City of Cleveland v. City of Shaker Heights

Wright, J.

The issues presented for our resolution are twofold. First, we must determine the propriety of the standing of one municipality to challenge the actions of a neighboring municipality in partially closing *51several streets to the financial detriment of the complainant. If standing exists, we must then resolve whether injunctive relief is available to thé complaining municipality on the theory that the street closings were either clearly unreasonable, an abuse of discretion or taken in bad faith.
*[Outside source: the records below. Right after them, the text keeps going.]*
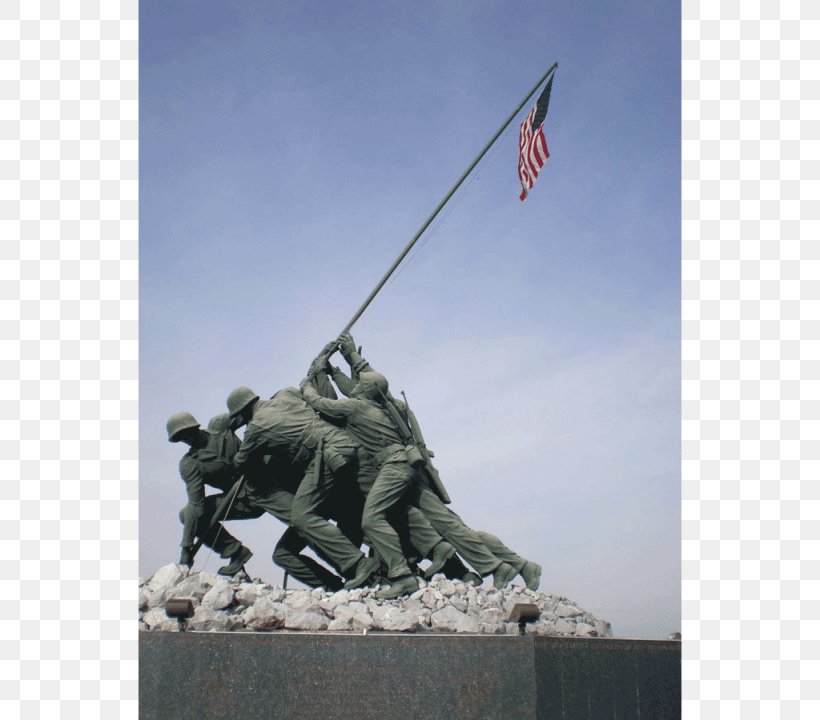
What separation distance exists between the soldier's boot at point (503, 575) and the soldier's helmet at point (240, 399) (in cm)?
341

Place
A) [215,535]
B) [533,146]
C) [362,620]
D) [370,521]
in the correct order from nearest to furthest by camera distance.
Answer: [362,620]
[370,521]
[215,535]
[533,146]

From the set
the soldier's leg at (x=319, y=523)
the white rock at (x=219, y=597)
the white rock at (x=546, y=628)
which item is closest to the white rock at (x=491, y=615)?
the white rock at (x=546, y=628)

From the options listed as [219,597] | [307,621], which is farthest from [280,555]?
[307,621]

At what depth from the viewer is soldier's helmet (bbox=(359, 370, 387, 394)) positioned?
11.9 m

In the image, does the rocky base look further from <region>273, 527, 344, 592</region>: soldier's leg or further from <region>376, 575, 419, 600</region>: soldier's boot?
Result: <region>273, 527, 344, 592</region>: soldier's leg

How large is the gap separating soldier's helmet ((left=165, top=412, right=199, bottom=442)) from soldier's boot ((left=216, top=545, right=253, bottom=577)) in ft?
5.05

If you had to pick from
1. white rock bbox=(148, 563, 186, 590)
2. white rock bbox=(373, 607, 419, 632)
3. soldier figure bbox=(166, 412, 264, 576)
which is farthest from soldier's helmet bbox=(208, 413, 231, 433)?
white rock bbox=(373, 607, 419, 632)

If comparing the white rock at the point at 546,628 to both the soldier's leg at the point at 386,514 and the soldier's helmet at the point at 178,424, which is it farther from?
the soldier's helmet at the point at 178,424

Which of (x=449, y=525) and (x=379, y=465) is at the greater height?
(x=379, y=465)

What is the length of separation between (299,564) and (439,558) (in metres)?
1.71

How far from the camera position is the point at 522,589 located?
1095 centimetres

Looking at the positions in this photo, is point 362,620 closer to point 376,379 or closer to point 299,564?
point 299,564

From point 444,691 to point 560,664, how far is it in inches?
41.7

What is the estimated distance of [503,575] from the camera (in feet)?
36.9
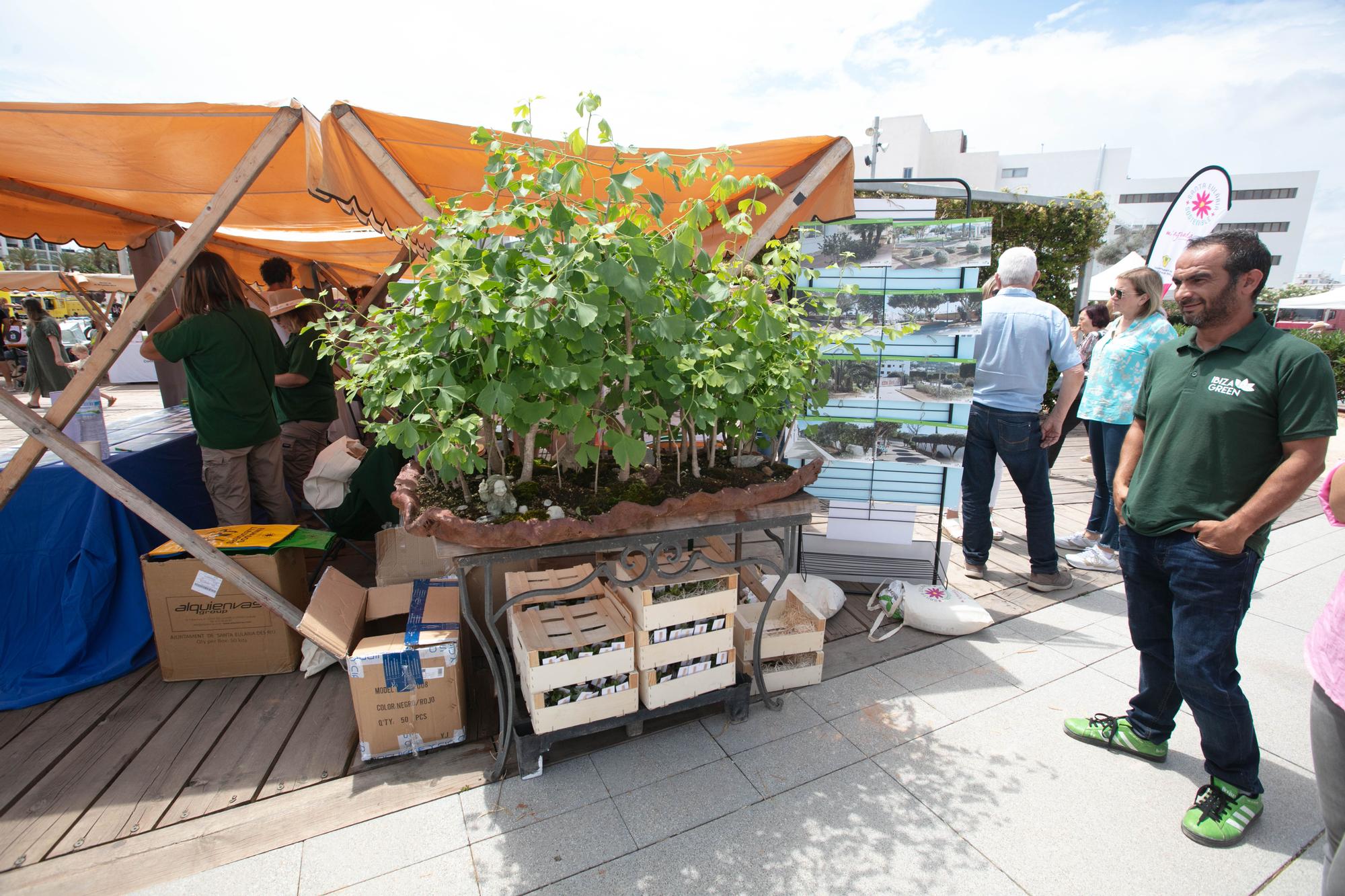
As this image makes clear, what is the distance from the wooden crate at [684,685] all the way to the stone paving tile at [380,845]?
28.6 inches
We reject Shaker’s contention that appellees lacked standing to challenge the traffic plan. In the recent case of Middletown v. Ferguson (1986), 25 Ohio St. 3d 71, 25 OBR 125, 495 N.E. 2d 380, this court cited with approval the following statement on the issue of standing contained in Sierra Club v. Morton (1972), 405 U.S. 727, 731-732:

“ ‘Whether a party has a sufficient stake in an otherwise justiciable controversy to obtain judicial resolution of that controversy is what has traditionally been referred to as the question of standing to sue. Where the party does not rely on any specific statute authorizing invocation of the judicial process, the question of standing depends on whether the party has alleged * * * a “personal stake in the outcome of the controversy.” * * *’ ” Id. at 75, 25 OBR at 129, 495 N.E. 2d at 384.

At trial, Cleveland and Warrensville not only alleged, but demonstrated, inconvenience and economic expenditures as a direct result of the barricade scheme. The record demonstrates that thousands of vehicles were diverted on a daily basis as a result of Shaker’s plan, and that appellees did suffer direct and significant inconvenience. In view of the record,2 we agree with the courts below that appellees both alleged and demonstrated the existence of a personal stake in the outcome of the proceeding sufficient to afford standing to seek injunctive relief.
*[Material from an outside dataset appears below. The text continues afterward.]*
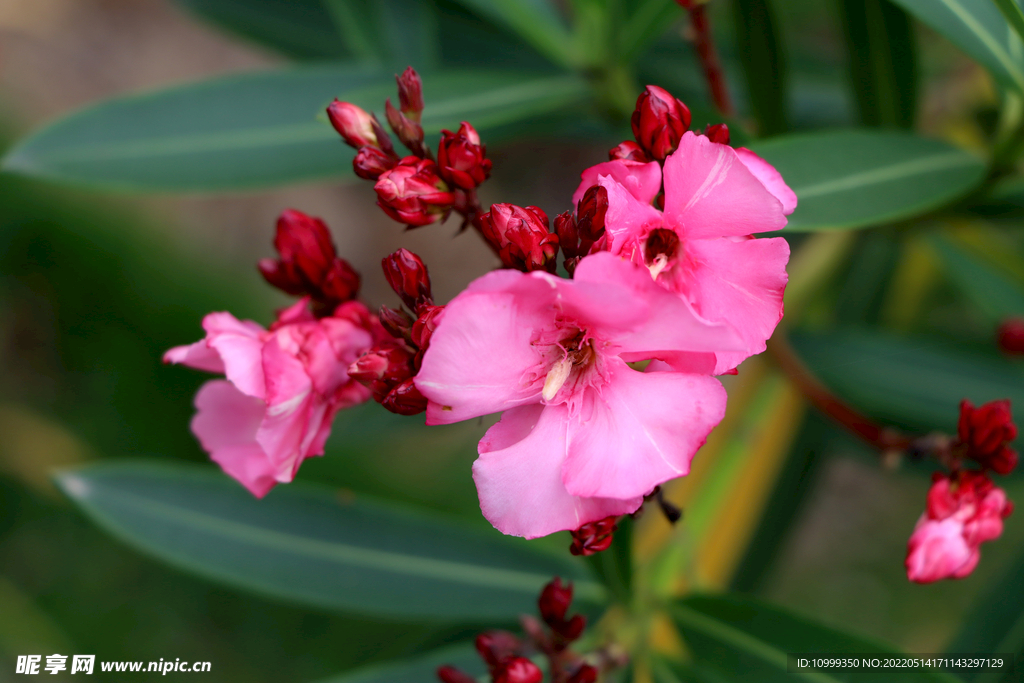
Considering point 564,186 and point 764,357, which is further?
point 564,186

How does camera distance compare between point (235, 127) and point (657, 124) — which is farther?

Having concluded that appellees possessed sufficient standing to institute the underlying action, we now consider Shaker’s contention that injunctive relief was erroneously granted against the implementation of the traffic plan. Appellees do not suggest that Section 3, Article XVIII, of the Ohio Constitution is without great efficacy. That section provides:

“Municipalities shall have authority to exercise all powers of local self-government and to adopt and enforce within their limits such local police, sanitary and other similar regulations, as are not in conflict with general laws.”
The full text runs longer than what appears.